» **What you need to do**
Search the records for "Find". Copy every line where it appears.

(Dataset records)

--*--

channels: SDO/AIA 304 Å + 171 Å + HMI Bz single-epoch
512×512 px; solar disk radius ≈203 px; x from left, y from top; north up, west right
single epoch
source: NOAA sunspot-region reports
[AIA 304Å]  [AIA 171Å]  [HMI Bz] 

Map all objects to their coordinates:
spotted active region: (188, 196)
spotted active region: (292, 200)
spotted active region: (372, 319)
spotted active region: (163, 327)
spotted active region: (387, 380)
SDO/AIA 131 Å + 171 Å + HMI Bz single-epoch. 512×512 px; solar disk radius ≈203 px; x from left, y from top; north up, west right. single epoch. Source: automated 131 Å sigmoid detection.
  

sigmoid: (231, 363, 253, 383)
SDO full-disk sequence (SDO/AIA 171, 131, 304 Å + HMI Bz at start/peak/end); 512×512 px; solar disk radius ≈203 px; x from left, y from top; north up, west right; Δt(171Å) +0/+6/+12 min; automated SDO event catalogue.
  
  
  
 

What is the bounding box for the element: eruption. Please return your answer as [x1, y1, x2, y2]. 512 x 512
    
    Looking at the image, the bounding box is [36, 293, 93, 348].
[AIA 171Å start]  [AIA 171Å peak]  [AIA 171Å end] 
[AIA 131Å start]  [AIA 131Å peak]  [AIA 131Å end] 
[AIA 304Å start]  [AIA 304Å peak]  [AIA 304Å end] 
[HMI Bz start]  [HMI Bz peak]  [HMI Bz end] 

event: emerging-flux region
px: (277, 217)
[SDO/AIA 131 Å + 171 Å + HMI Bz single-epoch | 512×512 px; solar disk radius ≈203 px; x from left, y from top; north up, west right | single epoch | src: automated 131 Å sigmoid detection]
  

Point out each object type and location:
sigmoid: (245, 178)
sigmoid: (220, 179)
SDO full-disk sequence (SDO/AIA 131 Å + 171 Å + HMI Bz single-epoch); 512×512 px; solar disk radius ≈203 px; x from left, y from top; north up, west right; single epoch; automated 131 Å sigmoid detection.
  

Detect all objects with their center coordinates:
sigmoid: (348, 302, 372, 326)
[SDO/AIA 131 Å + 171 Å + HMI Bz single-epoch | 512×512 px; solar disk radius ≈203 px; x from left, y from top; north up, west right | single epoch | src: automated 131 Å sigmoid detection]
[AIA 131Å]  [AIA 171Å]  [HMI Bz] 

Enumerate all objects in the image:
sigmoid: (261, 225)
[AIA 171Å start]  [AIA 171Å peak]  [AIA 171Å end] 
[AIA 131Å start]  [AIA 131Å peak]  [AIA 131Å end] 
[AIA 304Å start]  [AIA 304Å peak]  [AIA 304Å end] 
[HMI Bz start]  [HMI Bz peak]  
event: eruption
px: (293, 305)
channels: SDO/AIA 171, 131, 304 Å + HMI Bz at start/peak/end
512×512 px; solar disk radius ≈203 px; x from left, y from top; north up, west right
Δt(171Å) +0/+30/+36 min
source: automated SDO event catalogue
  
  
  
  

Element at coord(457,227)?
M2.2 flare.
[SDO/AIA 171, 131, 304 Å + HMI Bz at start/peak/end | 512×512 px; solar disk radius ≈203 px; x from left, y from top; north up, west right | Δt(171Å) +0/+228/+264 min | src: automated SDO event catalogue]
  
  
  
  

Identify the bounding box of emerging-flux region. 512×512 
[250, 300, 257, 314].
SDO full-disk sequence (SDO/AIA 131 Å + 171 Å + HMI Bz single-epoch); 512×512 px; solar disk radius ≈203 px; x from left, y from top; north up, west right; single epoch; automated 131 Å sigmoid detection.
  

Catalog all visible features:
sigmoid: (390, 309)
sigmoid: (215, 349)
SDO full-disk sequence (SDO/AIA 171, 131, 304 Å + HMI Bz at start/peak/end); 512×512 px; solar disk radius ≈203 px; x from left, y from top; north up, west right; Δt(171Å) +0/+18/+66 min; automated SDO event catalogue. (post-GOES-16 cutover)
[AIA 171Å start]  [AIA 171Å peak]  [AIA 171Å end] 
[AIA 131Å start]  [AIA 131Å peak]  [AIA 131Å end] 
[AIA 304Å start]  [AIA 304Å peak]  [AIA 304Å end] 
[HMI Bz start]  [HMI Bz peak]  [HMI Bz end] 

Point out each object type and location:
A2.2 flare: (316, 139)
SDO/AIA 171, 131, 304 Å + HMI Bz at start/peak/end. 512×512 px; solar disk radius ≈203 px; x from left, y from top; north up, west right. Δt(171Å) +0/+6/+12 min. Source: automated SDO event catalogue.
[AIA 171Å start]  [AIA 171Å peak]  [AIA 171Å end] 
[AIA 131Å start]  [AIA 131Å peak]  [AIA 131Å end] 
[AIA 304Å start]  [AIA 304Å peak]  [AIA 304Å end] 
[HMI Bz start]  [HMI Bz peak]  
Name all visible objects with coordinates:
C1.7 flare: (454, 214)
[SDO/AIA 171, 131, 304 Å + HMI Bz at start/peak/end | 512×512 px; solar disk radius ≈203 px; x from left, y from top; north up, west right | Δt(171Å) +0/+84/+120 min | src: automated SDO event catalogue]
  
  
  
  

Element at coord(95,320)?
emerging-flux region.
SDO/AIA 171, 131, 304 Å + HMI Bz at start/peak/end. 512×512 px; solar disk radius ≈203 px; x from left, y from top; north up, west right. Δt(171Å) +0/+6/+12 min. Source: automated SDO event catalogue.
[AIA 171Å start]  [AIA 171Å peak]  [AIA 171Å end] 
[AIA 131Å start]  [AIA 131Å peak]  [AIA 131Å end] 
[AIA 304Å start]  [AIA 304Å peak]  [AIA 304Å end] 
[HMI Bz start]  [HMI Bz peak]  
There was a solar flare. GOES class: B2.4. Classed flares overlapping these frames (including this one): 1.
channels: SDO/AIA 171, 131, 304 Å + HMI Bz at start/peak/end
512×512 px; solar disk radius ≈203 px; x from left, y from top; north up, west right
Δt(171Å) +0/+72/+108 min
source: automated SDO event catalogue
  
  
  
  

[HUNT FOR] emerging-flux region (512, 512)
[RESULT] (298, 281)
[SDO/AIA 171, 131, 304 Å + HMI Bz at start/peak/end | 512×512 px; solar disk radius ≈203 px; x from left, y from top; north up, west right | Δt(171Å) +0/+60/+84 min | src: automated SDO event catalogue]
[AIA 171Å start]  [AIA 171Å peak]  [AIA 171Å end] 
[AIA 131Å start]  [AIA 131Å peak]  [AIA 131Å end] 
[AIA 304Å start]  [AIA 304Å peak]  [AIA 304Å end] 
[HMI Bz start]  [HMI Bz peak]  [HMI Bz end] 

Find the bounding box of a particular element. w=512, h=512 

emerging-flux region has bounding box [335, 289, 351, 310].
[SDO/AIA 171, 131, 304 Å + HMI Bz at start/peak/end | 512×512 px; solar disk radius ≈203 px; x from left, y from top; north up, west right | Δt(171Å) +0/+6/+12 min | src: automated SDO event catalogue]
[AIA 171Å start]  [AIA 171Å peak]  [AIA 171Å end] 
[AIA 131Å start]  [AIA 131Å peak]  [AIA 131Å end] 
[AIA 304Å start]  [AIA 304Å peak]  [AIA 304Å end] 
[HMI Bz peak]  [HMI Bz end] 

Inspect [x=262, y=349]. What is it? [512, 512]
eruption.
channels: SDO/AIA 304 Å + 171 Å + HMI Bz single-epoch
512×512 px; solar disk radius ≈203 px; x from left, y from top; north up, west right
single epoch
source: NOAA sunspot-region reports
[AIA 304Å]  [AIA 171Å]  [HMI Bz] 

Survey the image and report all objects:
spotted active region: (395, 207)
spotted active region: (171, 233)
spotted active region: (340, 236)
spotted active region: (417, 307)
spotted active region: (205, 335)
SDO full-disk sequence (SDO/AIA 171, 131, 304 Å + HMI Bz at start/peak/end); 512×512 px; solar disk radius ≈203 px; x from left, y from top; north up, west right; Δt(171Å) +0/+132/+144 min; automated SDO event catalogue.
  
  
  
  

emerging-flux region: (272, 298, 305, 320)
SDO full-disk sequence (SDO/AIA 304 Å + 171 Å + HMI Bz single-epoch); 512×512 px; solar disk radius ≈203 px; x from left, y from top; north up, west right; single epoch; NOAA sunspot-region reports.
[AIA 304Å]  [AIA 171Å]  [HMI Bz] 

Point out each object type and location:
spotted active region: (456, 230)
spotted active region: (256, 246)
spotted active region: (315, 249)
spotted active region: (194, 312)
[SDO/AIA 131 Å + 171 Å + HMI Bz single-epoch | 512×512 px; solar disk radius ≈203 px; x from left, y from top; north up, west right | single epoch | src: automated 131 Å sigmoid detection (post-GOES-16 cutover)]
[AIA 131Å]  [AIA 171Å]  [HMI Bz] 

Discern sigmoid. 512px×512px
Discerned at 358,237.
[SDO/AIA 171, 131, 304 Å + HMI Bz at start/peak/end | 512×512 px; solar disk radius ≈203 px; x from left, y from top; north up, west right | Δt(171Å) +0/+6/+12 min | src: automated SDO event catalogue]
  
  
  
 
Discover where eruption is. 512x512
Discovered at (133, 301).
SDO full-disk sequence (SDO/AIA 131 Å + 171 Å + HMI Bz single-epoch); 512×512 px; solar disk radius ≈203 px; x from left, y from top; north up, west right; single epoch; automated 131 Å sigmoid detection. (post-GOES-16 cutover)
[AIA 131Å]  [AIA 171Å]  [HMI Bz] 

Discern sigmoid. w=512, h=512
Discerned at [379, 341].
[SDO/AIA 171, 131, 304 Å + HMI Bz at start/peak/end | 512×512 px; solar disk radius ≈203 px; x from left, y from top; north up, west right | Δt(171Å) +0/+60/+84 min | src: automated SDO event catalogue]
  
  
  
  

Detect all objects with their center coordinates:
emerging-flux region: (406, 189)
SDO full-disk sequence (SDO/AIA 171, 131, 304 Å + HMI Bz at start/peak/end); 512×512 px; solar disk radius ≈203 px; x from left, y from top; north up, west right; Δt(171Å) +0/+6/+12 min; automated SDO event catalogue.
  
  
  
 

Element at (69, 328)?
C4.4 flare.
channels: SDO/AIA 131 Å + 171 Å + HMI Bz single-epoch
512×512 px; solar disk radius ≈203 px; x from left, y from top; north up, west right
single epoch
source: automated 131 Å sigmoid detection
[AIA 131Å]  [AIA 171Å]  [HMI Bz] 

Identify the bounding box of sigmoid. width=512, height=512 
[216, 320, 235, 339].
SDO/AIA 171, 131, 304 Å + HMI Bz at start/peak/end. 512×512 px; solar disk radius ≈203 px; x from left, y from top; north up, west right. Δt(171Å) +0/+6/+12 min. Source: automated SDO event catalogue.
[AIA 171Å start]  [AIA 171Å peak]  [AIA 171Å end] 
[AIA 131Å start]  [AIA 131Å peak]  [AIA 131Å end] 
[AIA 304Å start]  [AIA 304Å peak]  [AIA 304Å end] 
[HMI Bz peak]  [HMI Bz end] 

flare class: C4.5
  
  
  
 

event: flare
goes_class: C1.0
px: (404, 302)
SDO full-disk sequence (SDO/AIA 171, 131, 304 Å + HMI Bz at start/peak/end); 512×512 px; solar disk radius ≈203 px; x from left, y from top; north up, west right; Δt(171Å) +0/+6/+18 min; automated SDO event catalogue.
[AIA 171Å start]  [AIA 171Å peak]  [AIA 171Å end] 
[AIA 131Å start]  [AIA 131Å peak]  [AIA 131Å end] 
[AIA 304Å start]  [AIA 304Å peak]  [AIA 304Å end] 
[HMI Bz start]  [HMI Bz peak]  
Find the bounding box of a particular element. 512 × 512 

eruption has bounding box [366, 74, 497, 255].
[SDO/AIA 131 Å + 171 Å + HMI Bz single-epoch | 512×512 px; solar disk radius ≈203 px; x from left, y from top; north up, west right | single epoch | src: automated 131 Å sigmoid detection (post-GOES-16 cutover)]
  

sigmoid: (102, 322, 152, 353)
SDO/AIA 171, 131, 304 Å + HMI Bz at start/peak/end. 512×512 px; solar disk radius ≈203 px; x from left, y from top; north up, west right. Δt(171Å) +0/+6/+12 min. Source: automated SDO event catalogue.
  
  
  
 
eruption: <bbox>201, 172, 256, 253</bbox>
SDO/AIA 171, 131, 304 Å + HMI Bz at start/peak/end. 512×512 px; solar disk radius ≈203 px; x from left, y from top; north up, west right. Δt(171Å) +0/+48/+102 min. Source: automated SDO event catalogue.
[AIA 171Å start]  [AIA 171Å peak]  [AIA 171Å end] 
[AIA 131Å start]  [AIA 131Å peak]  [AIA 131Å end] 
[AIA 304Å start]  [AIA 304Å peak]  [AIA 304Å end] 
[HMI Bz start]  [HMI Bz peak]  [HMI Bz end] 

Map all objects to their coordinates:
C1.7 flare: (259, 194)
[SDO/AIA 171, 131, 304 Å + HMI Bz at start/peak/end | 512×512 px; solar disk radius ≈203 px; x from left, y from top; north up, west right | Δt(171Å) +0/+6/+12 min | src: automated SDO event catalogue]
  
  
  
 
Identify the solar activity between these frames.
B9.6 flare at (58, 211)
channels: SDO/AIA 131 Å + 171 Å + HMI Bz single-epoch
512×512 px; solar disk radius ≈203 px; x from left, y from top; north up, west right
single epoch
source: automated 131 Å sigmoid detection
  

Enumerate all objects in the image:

--*--

» **Solution to this task**
Find the bounding box of a particular element. w=512, h=512 
Find the bounding box of a particular element. 512 × 512 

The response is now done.